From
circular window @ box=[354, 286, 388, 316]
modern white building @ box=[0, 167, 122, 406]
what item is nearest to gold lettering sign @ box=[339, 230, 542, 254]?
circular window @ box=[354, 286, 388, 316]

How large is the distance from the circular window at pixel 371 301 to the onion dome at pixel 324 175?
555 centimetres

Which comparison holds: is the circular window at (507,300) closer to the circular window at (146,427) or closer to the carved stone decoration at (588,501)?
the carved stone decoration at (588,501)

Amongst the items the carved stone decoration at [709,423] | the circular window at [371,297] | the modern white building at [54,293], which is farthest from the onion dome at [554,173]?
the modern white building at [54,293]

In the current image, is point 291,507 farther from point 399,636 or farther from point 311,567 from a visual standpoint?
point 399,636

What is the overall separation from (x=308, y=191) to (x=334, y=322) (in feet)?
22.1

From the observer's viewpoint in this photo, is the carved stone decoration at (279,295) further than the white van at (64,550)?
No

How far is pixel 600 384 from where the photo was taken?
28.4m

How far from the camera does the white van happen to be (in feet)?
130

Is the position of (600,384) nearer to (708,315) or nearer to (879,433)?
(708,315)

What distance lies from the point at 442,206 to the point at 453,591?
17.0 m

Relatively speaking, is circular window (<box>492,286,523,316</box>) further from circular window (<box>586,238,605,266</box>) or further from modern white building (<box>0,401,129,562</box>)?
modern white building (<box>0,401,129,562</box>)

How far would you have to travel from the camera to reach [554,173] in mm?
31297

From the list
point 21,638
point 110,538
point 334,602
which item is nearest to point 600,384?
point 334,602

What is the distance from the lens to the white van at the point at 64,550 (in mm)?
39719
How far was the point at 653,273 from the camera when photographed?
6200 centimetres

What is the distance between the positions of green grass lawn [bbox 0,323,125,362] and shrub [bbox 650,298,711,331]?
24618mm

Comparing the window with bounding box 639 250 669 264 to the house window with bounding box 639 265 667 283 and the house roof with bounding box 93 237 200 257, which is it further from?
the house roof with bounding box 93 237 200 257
+ + + + +
== GIVEN TASK ==
Set down all of the items above again verbatim, keeping every line and character unchanged.

== FULL OUTPUT ==
From
circular window @ box=[354, 286, 388, 316]
modern white building @ box=[0, 167, 122, 406]
what item is nearest to gold lettering sign @ box=[339, 230, 542, 254]?
circular window @ box=[354, 286, 388, 316]

How large is the distance from the circular window at pixel 371 301 to the onion dome at pixel 324 175?
555 centimetres

Which comparison holds: is the circular window at (507,300) closer to the circular window at (146,427) or closer to the carved stone decoration at (588,501)?
the carved stone decoration at (588,501)

Amongst the items the carved stone decoration at [709,423] | the circular window at [371,297] | the modern white building at [54,293], which is farthest from the onion dome at [554,173]?
the modern white building at [54,293]

In the current image, is point 291,507 farther from point 399,636 or farther from point 311,567 from a visual standpoint?
point 399,636

What is the overall separation from (x=308, y=191) to (x=334, y=322) (in feet)?
22.1

From the observer's viewpoint in this photo, is the carved stone decoration at (279,295) further than the white van at (64,550)?
No

How far is pixel 600 384 from where the photo was taken?
28.4m

How far from the camera does the white van happen to be (in feet)?
130

Is the position of (600,384) nearer to (708,315) or nearer to (879,433)?
(708,315)

What distance lies from the point at 442,206 to the point at 453,591?
17.0 m

Relatively speaking, is circular window (<box>492,286,523,316</box>) further from circular window (<box>586,238,605,266</box>) or further from modern white building (<box>0,401,129,562</box>)?
modern white building (<box>0,401,129,562</box>)

How far would you have to travel from the camera to reach [554,173] in mm?
31297

From the list
point 21,638
point 110,538
point 334,602
which item is nearest to point 600,384?
point 334,602

What is the distance from the lens to the white van at the point at 64,550 (in mm)?
39719
How far was the point at 653,273 from the camera when photographed?
6200 centimetres

What is the distance between the positions of green grass lawn [bbox 0,323,125,362] and shrub [bbox 650,298,711,331]?
24618mm

Comparing the window with bounding box 639 250 669 264 to the house window with bounding box 639 265 667 283 and the house roof with bounding box 93 237 200 257, which is it further from?
the house roof with bounding box 93 237 200 257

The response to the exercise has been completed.